We can’t talk about the topic of homelessness without first mentioning the Homeless American Veteran. The US Department of Housing and Urban Development reports close to 60,000 veterans are homeless. Nearly half of them served in Vietnam. Many other homeless veterans have served in World War II, the Korean War, Cold War, Vietnam War, Grenada, Panama, Lebanon, Persian Gulf War, Afghanistan and Iraq, and the military’s anti-drug cultivation efforts in South America. At this point in time, younger homeless veterans make up about eight per cent of the homeless veteran population, but that number is increasing.

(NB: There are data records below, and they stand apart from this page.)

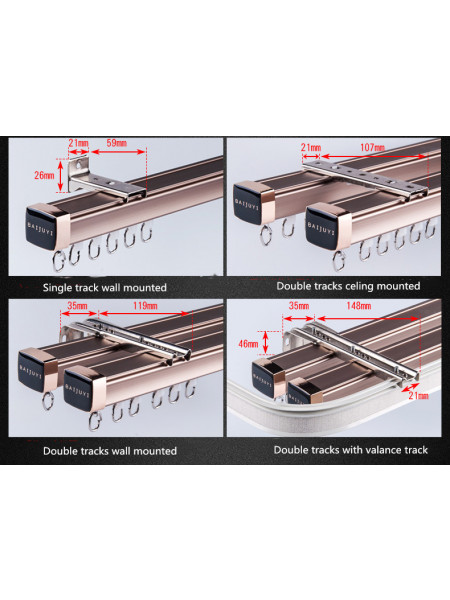 21mm 59mm
26mm
BAIJUYI
Single track wall mounted

21mm 107mm
BAIJUYI
BAIJUYI
Double tracks celing mounted

35mm 119mm
BAIJUYI
BAIJUYI
Double tracks wall mounted

35mm 148mm
46mm
21mm
Double tracks with valance track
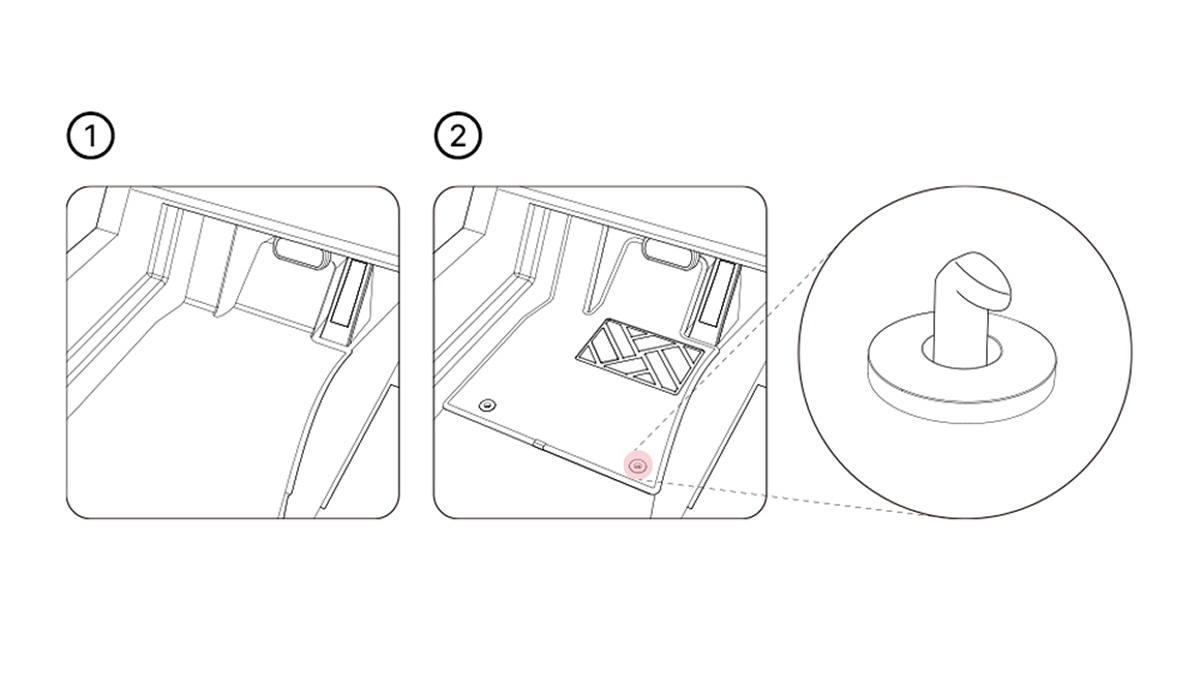 1

2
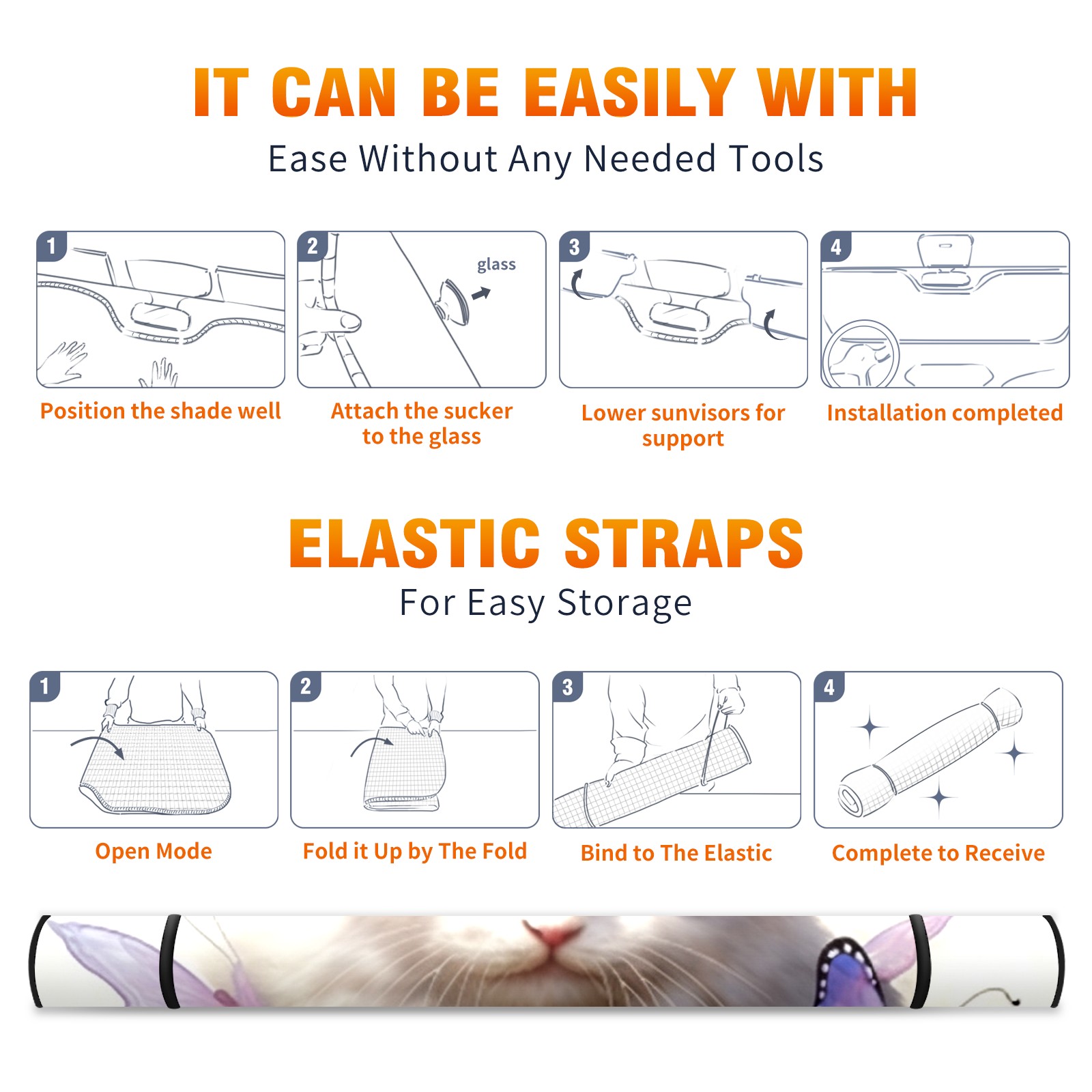 IT CAN BE EASILY WITH

Ease Without Any Needed Tools

1

Position the shade well

2

glass

Attach the sucker to the glass

3

Lower sunvisors for support

4

Installation completed

ELASTIC STRAPS

For Easy Storage

1

Open Mode

2

Fold it Up by The Fold

3

Bind to The Elastic

4

Complete to Receive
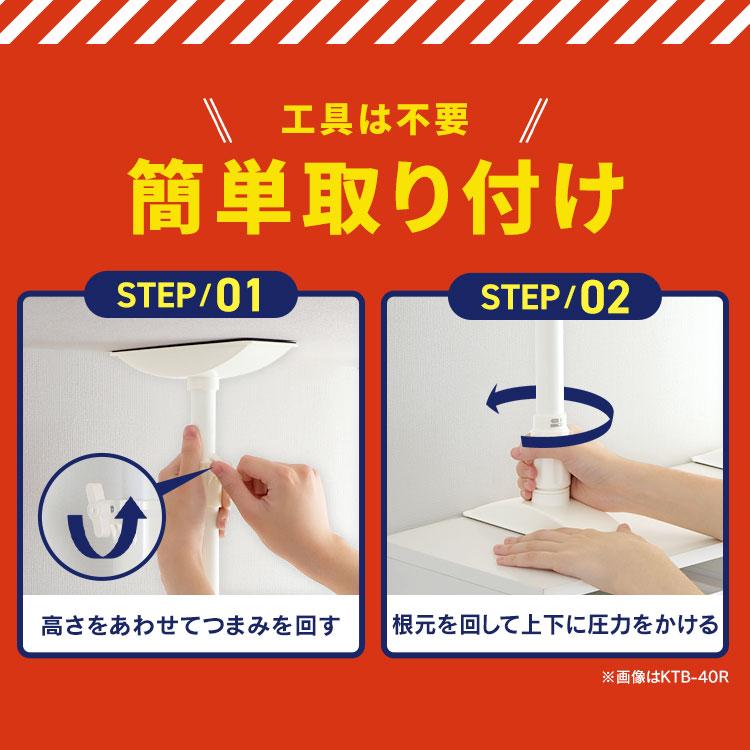 工具は不要

簡単取り付け

STEP/01

高さをあわせてつまみを回す

STEP/02

根元を回して上下に圧力をかける

※画像はKTB-40R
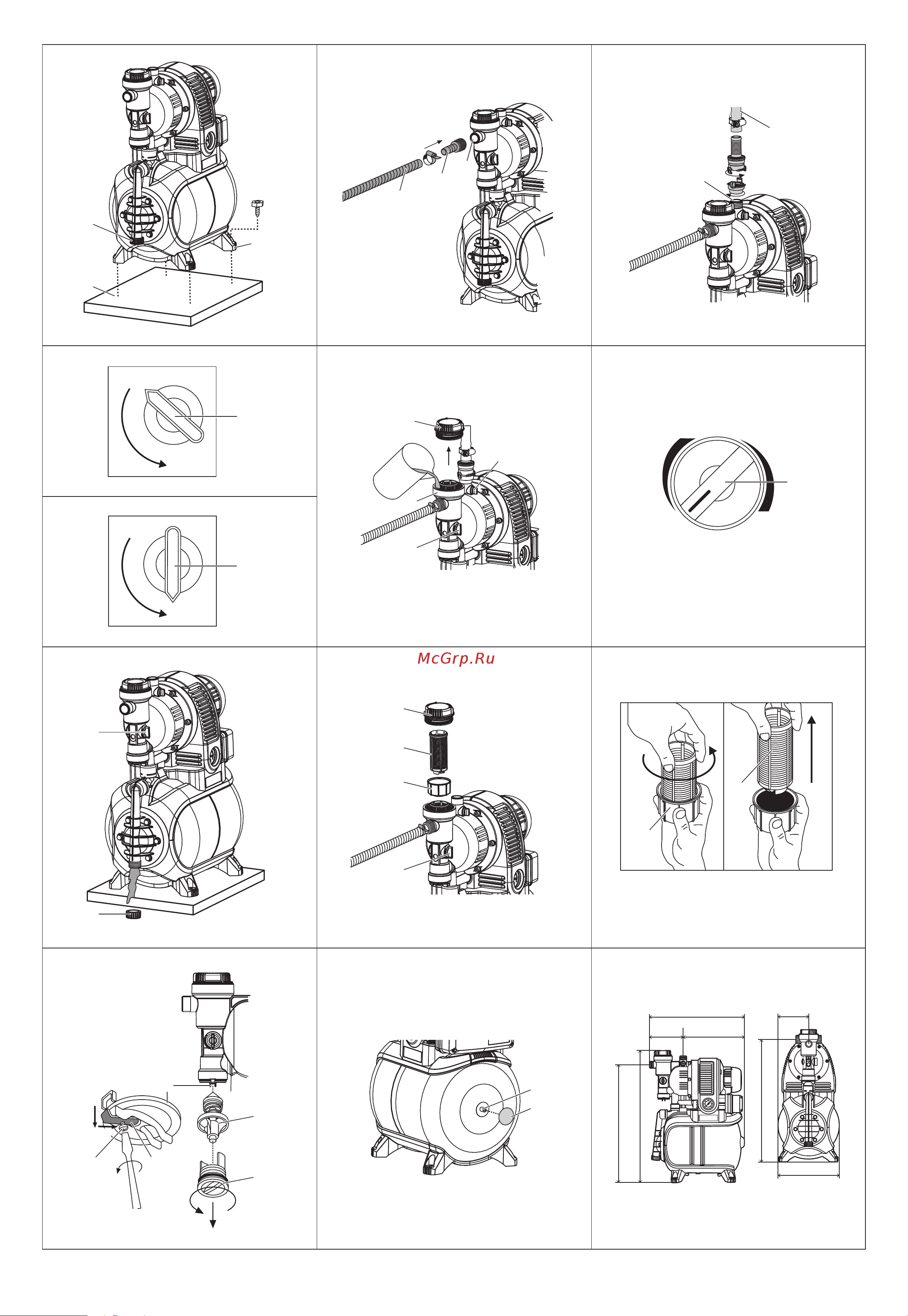 McGrp.Ru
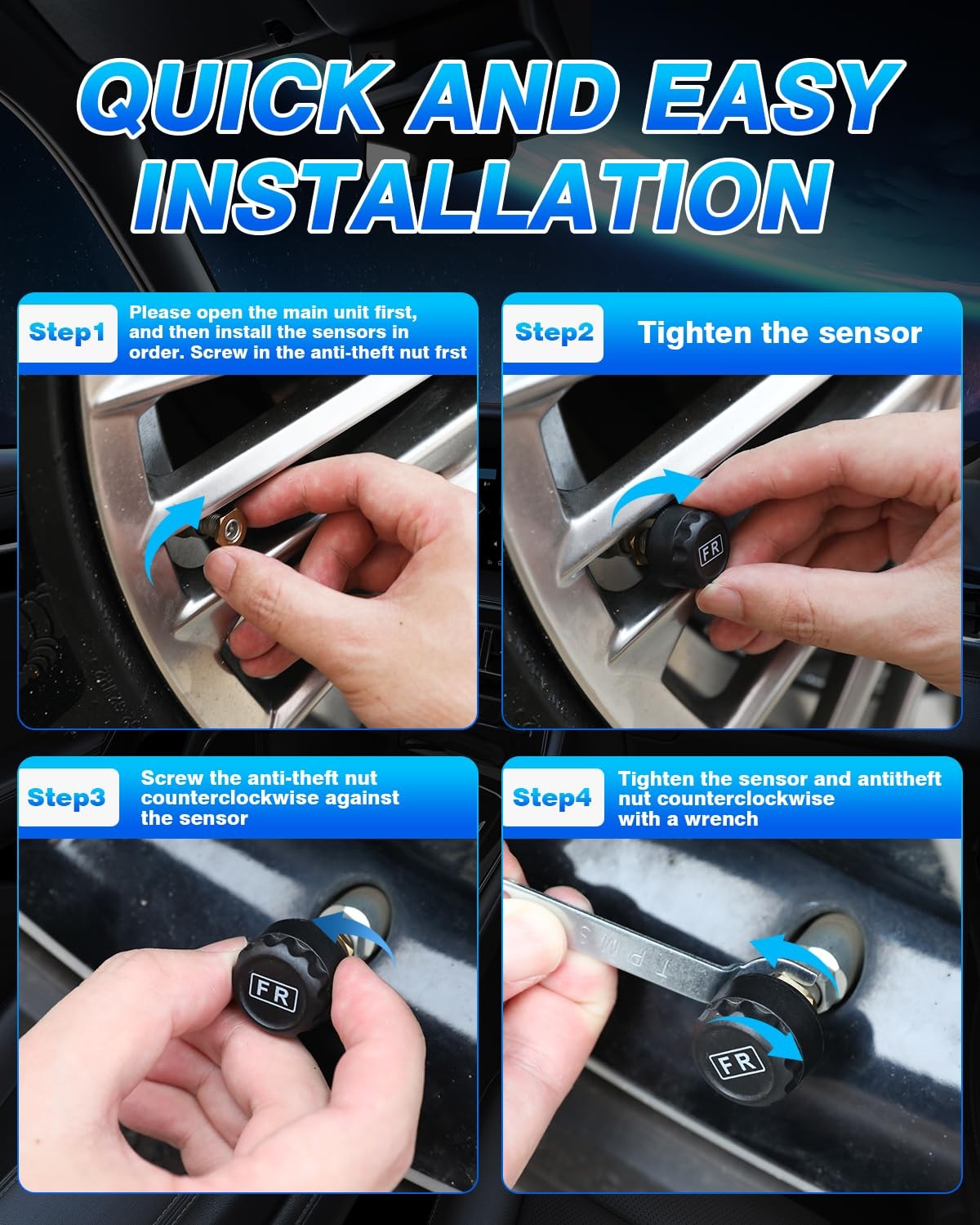 QUICK AND EASY INSTALLATION

Step1 Please open the main unit first, and then install the sensors in order. Screw in the anti-theft nut frst

Step2 Tighten the sensor

FR

Step3 Screw the anti-theft nut counterclockwise against the sensor

FR

Step4 Tighten the sensor and antitheft nut counterclockwise with a wrench

TPMS

FR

There are several circumstances that cause homelessness, but those who become homeless fall into one of two categories; transitional and chronic. It’s estimated that the chronically homeless make up the largest portion of America’s homeless population. The majority of these individuals surfer from some type of mental health issue. Mental health also includes addiction.
Those who are transitional homeless are currently experiencing homelessness for the first time and make up smaller number of America’s homeless. On average, they can regain some type of suitable housing within 12 to 18 months. One of their biggest challenges is trying to not look homeless. It is typical for them to bathe in public restrooms to prepare for appointments and job interviews. This segment of America’s homeless population has the ability to be retrained and acquire marketable skills.
While those who are transitional homeless make every attempt to not look homeless, those who are chronically homeless are highly visible on American streets and present with the biggest challenge in attempting to overcome homelessness. These individuals need additional resources that would include some form of treatment to address issues that made them homeless. It is important that our society address the issue of the chronically homeless, but if we also turn attention to the transitional homeless with a different goal in mind, we could reduce homeless statistics and better improve America’s standing in the world in manufacturing and technology.
There is no doubt the United States needs to retrain its workforce. Once a world leader in manufacturing, America now trails behind several other countries. It doesn’t take a rocket scientist to figure out that America imports more than it exports. America needs to develop and manufacture products the world needs and we have the potential to do that.
Here is just one example of an opportunity the United States has to increase manufacturing and technology within its own borders; Rare Earth Metals are used for making anything electronic from cell phones to TVs. The continental United States has about 14 rare earth mines, some of the largest deposits of rare earth metals in the world are right here. Once we mine rare earth metals, the United States has to ship them to China to be manufactured because we don’t know how. Yet we have so many people who have the ability and desperately want to be retrained and gain long-term employment.
Addressing the Homeless issue in America will require more than a quick fix because it is a complicated issue. However, it is possible to significantly reduce homeless statistics in general if we create resources for those who have the ability to be retained. We can’t expect the government to do all of the work; we must also look to American corporations to institute programs, maybe even with tax incentives, which will hire and re-train the American worker. “Investing in America” is not just a cliché. It appears we have not been doing that lately and look where we are.
This proposal of identifying the employable segment of our population and retraining them with marketable skills is not a new concept; America has done this before with a high degree of success. We must look at our history and examine those programs that did work to re-employ people, update them and make them adoptable to the needs of a modern-day economy, and reinstitute them. When we Americans reduce our homeless population, we will strengthen our middle class and enhance our own sustainably.